Dataset content:
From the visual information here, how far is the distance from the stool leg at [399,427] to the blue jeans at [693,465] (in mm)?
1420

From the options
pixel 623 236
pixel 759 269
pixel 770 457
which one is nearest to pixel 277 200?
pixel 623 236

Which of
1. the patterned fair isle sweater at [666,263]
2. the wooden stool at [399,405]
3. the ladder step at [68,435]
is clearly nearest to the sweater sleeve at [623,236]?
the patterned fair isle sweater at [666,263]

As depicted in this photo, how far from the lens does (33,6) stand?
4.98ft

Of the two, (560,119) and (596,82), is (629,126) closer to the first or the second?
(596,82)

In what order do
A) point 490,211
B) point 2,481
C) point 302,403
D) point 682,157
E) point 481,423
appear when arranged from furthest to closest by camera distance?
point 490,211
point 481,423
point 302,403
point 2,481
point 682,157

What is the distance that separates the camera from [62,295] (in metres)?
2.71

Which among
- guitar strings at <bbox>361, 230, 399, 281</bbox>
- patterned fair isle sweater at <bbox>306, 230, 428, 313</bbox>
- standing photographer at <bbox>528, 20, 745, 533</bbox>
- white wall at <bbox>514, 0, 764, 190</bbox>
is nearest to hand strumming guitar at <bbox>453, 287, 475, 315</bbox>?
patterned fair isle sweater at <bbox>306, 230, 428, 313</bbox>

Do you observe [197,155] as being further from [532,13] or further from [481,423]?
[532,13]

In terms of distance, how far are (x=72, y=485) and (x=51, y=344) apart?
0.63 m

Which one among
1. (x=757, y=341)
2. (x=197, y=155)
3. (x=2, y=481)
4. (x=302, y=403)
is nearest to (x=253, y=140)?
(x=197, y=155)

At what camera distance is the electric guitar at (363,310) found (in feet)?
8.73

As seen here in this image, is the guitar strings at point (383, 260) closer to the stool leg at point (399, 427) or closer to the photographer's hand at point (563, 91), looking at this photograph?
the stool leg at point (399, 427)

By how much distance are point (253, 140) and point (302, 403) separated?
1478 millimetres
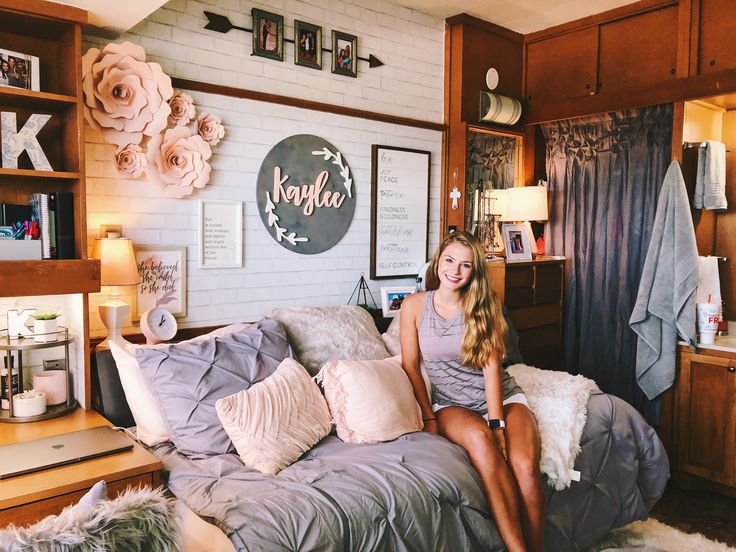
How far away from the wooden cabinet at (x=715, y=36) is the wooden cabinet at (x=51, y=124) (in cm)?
328

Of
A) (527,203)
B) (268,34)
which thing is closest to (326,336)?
(268,34)

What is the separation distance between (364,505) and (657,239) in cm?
255

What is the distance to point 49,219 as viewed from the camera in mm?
2316

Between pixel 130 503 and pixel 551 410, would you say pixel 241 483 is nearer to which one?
pixel 130 503

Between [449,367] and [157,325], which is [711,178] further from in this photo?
[157,325]

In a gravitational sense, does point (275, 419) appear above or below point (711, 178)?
below

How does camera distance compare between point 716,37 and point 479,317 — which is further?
point 716,37

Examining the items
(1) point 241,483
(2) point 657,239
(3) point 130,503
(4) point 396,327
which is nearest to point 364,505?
(1) point 241,483

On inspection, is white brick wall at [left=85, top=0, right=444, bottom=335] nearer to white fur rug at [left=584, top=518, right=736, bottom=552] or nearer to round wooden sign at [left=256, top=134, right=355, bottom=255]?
round wooden sign at [left=256, top=134, right=355, bottom=255]

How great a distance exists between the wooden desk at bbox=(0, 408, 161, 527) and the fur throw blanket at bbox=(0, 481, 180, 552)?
1.69 ft

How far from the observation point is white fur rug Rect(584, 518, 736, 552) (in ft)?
9.33

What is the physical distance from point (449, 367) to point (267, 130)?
158 centimetres

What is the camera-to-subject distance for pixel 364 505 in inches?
79.1

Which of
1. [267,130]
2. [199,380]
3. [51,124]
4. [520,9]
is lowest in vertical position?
[199,380]
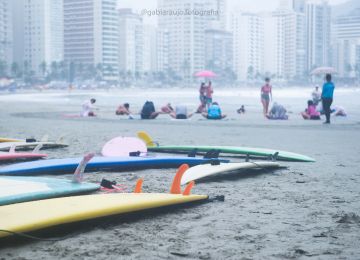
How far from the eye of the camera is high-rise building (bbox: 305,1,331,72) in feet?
552

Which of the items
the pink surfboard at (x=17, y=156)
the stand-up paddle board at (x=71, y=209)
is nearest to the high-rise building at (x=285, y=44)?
the pink surfboard at (x=17, y=156)

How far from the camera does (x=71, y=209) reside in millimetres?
3736

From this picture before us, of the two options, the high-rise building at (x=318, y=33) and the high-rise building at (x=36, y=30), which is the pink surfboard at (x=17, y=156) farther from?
the high-rise building at (x=318, y=33)

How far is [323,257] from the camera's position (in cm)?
315

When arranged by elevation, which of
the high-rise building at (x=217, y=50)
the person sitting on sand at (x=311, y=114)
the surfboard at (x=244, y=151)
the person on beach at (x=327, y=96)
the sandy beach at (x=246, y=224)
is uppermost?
the high-rise building at (x=217, y=50)

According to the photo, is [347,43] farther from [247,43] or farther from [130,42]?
[130,42]

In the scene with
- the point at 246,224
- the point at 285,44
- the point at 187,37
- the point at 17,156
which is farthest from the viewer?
the point at 285,44

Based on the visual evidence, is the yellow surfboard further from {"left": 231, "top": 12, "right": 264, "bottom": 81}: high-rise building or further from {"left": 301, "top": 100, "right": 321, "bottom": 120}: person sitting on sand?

Problem description:
Print the full listing exactly, dropping the pictures.

Output below:
From the visual information here, how far is the distance from the stool leg at [399,427] to the blue jeans at [693,465] (in mm)?
1420

From the options
pixel 623 236
pixel 759 269
pixel 770 457
which one is nearest to pixel 277 200?
pixel 623 236

Which of
1. the patterned fair isle sweater at [666,263]
2. the wooden stool at [399,405]
3. the ladder step at [68,435]
is clearly nearest to the sweater sleeve at [623,236]?
the patterned fair isle sweater at [666,263]

As depicted in this photo, how far from the lens does (33,6) stand?
4.98ft

Of the two, (560,119) and (596,82), is (629,126) closer to the first or the second?
(596,82)

In what order do
A) point 490,211
B) point 2,481
C) point 302,403
D) point 682,157
E) point 481,423
appear when arranged from furthest to closest by camera distance?
point 490,211
point 481,423
point 302,403
point 2,481
point 682,157

What is the distance that separates the camera from [62,295] (in metres)?
2.71

Which among
- guitar strings at <bbox>361, 230, 399, 281</bbox>
- patterned fair isle sweater at <bbox>306, 230, 428, 313</bbox>
- standing photographer at <bbox>528, 20, 745, 533</bbox>
- white wall at <bbox>514, 0, 764, 190</bbox>
is nearest to hand strumming guitar at <bbox>453, 287, 475, 315</bbox>?
patterned fair isle sweater at <bbox>306, 230, 428, 313</bbox>

Do you observe [197,155] as being further from [532,13] or further from [481,423]?
[532,13]

In terms of distance, how far are (x=72, y=485) and (x=51, y=344) apart?
0.63 m

Which one among
1. (x=757, y=341)
2. (x=197, y=155)
3. (x=2, y=481)
4. (x=302, y=403)
is nearest to (x=253, y=140)?
(x=197, y=155)

At what camera distance is the electric guitar at (363,310) found (in feet)?
8.73

As seen here in this image, is the guitar strings at point (383, 260) closer to the stool leg at point (399, 427) or closer to the photographer's hand at point (563, 91), looking at this photograph?
the stool leg at point (399, 427)

By how much distance are point (253, 140) and point (302, 403) separated?
1478 millimetres
How far away from the wooden cabinet at (x=715, y=36) is the wooden cabinet at (x=51, y=124) (in cm)?
328

Of
A) (527,203)
B) (268,34)
which thing is closest to (326,336)?
(268,34)

What is the separation distance between (364,505) and (657,239) in cm?
255

What is the distance to point 49,219 as viewed from the camera in mm?
2316

Between pixel 130 503 and pixel 551 410, would you say pixel 241 483 is nearer to which one?
pixel 130 503

Between [449,367] and [157,325], which is [711,178] further from in this photo?
[157,325]

In a gravitational sense, does point (275, 419) appear above or below point (711, 178)?
below

How does camera distance compare between point 716,37 and point 479,317 — which is further?
point 716,37

Examining the items
(1) point 241,483
(2) point 657,239
(3) point 130,503
(4) point 396,327
which is nearest to point 364,505?
(1) point 241,483

On inspection, is white brick wall at [left=85, top=0, right=444, bottom=335] nearer to white fur rug at [left=584, top=518, right=736, bottom=552] or nearer to round wooden sign at [left=256, top=134, right=355, bottom=255]?
round wooden sign at [left=256, top=134, right=355, bottom=255]

How great a distance exists between the wooden desk at bbox=(0, 408, 161, 527) and the fur throw blanket at bbox=(0, 481, 180, 552)?
1.69 ft

How far from the observation point is white fur rug Rect(584, 518, 736, 552) (in ft)?
9.33

What is the physical distance from point (449, 367) to point (267, 130)?
158 centimetres

What is the camera-to-subject distance for pixel 364 505 in inches?
79.1

Which of
1. [267,130]
2. [199,380]
3. [51,124]
4. [520,9]
is lowest in vertical position?
[199,380]
How far from the eye of the camera is high-rise building (bbox: 305,1,331,72) in feet?
552

Which of the items
the pink surfboard at (x=17, y=156)
the stand-up paddle board at (x=71, y=209)
is nearest to the high-rise building at (x=285, y=44)?
the pink surfboard at (x=17, y=156)

How far from the camera does (x=71, y=209) reside in millimetres?
3736

From this picture before us, of the two options, the high-rise building at (x=318, y=33) and the high-rise building at (x=36, y=30), which is the pink surfboard at (x=17, y=156) farther from?
the high-rise building at (x=318, y=33)

How far is [323,257] from the camera's position (in cm)?
315

When arranged by elevation, which of
the high-rise building at (x=217, y=50)
the person sitting on sand at (x=311, y=114)
the surfboard at (x=244, y=151)
the person on beach at (x=327, y=96)
the sandy beach at (x=246, y=224)
is uppermost?
the high-rise building at (x=217, y=50)

According to the photo, is [347,43] farther from [247,43] or farther from [130,42]?
[130,42]

In the scene with
- the point at 246,224
- the point at 285,44
- the point at 187,37
- the point at 17,156
which is farthest from the viewer?
the point at 285,44

Based on the visual evidence, is the yellow surfboard further from {"left": 231, "top": 12, "right": 264, "bottom": 81}: high-rise building or further from {"left": 301, "top": 100, "right": 321, "bottom": 120}: person sitting on sand?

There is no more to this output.